For the rest of the English ClueWeb, we mainly divide documents by their domains. After filtering out spam as mentioned above, we first extracted all documents' URLs, and checked their main domains. For instance, the URL www.plus.google.com has a google.com domain, whereas something.bbc.co.uk has a bbc.co.uk domain. We then divide all domains into two groups: one group of domains has at least one document relevant to any of the 150 queries (there are 4,655 of such domains), the other group consists of domains without any relevant documents.
Since the second group is quite big,
we further divide it in two steps. In the first step, documents reside in the
file partition that comes with the original ClueWeb. ClueWeb names their
top-level files as en0000 to en0133, for a total 134 sets.
This partition was probably done during the crawling process. In the second
step, each document of each of the 134 big collections is classify into
eight ending domains: .com, .gov, .org, .edu, .net, .us, .uk, and the rest.
This is based on our observation that most relevant documents of the 150
queries fall into those categories. In total, this construction builds 1,072
information sources.
For the first group of domains containing at least one relevant document,
the construction procedure is as follows. First, any domain consisting of more than 300
documents will become an independent information source. For the remaining
smaller domains, we would like to merge them into bigger collections.
Therefore, all remaining domains that contain less than 10 relevant
documents each are merged into eight collections according to their endings: smallcom, smallgov, smallorg, smalledu, smallnet, smallus, smalluk, smallother.
The other domains that contain more than 10 relevant documents are
also merged into collections according to their endings. Only two collections are created this way: bigcom and bignet.
In the end, a total of 2,780 information sources were created, including 100 sources of Wikipedia.
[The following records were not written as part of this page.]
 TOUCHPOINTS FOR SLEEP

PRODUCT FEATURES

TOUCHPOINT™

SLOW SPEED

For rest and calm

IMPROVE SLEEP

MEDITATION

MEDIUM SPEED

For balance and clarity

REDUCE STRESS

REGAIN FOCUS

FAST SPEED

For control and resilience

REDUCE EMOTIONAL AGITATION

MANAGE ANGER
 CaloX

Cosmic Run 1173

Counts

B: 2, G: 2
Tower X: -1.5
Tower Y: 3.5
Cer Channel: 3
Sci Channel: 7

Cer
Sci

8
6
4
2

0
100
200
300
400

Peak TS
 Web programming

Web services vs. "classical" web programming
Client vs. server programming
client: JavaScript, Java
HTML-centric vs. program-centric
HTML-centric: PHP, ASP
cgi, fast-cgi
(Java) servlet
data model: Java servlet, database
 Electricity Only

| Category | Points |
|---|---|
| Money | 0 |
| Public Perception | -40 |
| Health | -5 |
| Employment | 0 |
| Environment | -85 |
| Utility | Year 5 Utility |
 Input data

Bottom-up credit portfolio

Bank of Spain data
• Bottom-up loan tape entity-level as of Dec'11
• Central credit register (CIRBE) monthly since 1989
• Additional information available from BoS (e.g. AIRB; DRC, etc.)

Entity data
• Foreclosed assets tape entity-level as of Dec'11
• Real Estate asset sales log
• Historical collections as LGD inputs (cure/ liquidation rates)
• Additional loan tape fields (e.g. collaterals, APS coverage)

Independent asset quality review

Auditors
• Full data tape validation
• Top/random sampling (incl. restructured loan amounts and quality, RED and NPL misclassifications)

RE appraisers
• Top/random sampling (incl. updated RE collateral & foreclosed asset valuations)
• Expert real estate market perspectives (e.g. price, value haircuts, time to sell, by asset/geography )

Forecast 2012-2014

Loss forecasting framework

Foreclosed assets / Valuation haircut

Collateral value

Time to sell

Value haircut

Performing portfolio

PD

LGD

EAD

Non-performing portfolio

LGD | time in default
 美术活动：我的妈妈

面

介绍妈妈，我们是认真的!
| Testbed | Size (GB) | # of inf. sources | # of documents | min # of docs | max # of docs | avg # of docs |
|---|---|---|---|---|---|---|
| ClueWeb-Wiki | 252 | 100 | 5,957,529 | 4,400 | 434,525 | 59,290.28 |
| ClueWeb-E | 4,500 |
2,780 | 151,161,188 | 48 | 3,417,805 | 54,364.27 |
The zip file contains one or more assignment files. Each file has multiple lines with the following format:
document_id assigned_source
Documents not in the list were considered spam and have been excluded.